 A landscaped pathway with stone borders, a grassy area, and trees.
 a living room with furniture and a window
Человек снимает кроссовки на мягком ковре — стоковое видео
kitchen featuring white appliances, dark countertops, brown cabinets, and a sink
--
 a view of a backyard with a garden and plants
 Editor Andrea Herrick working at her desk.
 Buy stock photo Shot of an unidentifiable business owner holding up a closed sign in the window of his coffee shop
--
WRITTEN TASK:
Count the lines above that contain the word "window". Give only the number.

RESPONSE TO THE EXERCISE:
2